--- SOURCE DOCUMENT ---

In another instance, I made an order from an online retailer. My package went out for delivery in my neighborhood and then back to the regional distribution center every day for two weeks before I received a notification my package was being returned to the sender for having an “Insufficient Address.” Four days later, I received the package with the notification that it was delivered to the original sender (I was the recipient.) When I looked at the label, my address was clearly printed and visible, but above my name there was a single question mark. I used the same ordering system that everyone else used, but somehow, without my interaction, something got messed up.
Automation is inevitable, and I’m not suggesting we don’t automate, but we need to understand the negative impacts and implement mitigations. Two things about the future are certain, error rates will increase, and it will become harder to correct errors. Automation removes people from a process, but if you remove the people entirely, unanticipated small issues can become big fast.
Two things about the future are certain, error rates will increase, and it will become harder to correct errors.
An algorithm or process that is 99% accurate seems great, but think about this, if you have a million instances, then 1% is 10,000. That is not an insignificant amount. Imagine each instance is a person, so potentially 10,000 people are affected by an issue.
Companies are often quick to implement automation, but they don’t consider the adverse effects or how they’d handle these effects. The negative impact to humans is often thought of as job loss, and any technical issues that crop up are considered addressable with a future tweak.
A human system without automation may very well have a higher error rate, but there is a human in the loop. People are more likely to believe that a human made a mistake than an automated system. Being this is the case, human systems can have more robust resolution processes.
Our confidence in technology will lead to a lack of trust in other humans. The system can’t be wrong, so the human must be wrong. This isn’t a perspective we should encourage.
Automation Impact Audit
We have to realize that technology is not infallible, and mistakes will happen. Given this fallibility, you need to have an appropriate mechanism for people to correct errors and inaccuracies.
To start with, you can perform a simple process that I call an automation impact audit. This audit will help you understand the process being automated and help identify potential issues. This process looks at a few fundamental elements, Process, Inputs, Impact, Detection, Rollback, and Resolution.
Evaluate the process you are automating. What components make up the system today, and how will it look after implementing automation? What percentage of the process will be automated? This can range from automating small tasks of a larger human process to the complete removal of humans from the loop. Although any inaccuracies can be bad, in a process that has humans completely removed, they can be harder to detect and resolve.

--- TASKS TO PERFORM ---
[1] Which elements does the automation impact audit in the article on automation look at?
[2] Continue the article on automation from the point where it stops.
The entries that follow are not needed for either task.

--- RECORDS SUPPLIED ---
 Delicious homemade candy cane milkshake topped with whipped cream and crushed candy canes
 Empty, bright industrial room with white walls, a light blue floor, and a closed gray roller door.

...

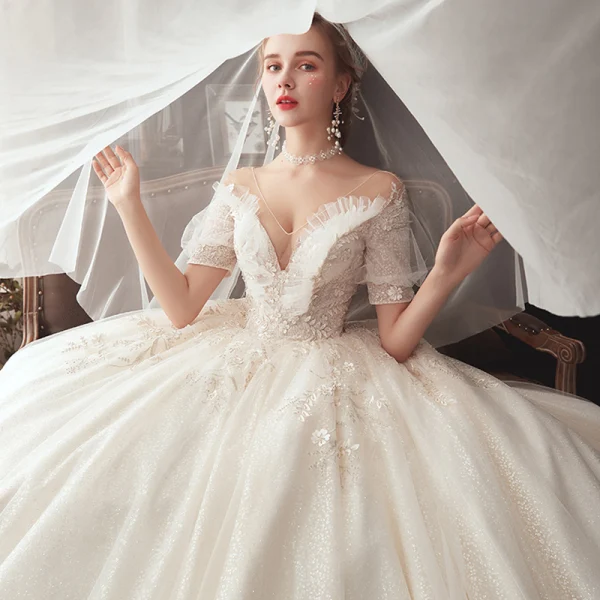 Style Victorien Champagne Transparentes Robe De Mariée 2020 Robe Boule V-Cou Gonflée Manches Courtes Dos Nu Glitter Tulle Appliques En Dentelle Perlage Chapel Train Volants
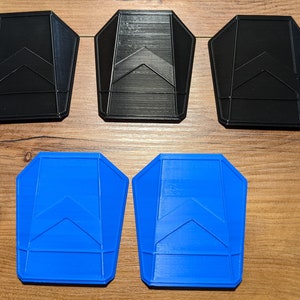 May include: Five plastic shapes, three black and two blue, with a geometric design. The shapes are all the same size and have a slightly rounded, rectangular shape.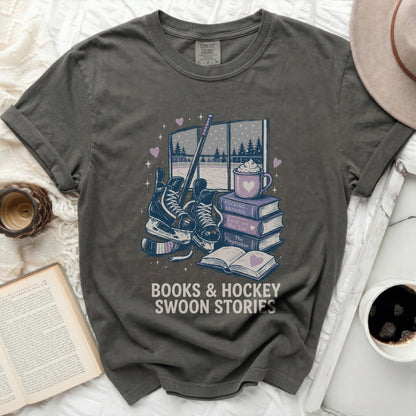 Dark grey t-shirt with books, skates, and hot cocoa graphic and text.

--- RESPONSES ---
[1] Process, Inputs, Impact, Detection, Rollback, and Resolution.

[2]
How complex is the process you are trying to automate? Higher complexity systems can lead to a higher number of unexpected issues. You should also evaluate the data you are using and implement data quality standards. Poor quality data can lead to poor decisions, and sometimes you don’t realize it until after the system has launched.
What is the impact of a wrong or inaccurate decision? Will people or businesses incur harm, or would it be relatively inconsequential? Understanding the answer to this question is one of the most important aspects of the audit. The higher the impact of inaccuracy, the more controls you need to put in place. Something that may appear as a minor issue or cost may be a point of frustration for a customer, causing them to discontinue using your service.
Do you have a way of detecting issues that could result from your implemented automation? If not, think of ways or areas that you can measure and determine if a problem arises. You should also implement this detection periodically so that you can look for issues over time. This can be an indicator that something is changing in your data or process that needs to be adjusted. Customers may not report issues and just choose to discontinue using your business.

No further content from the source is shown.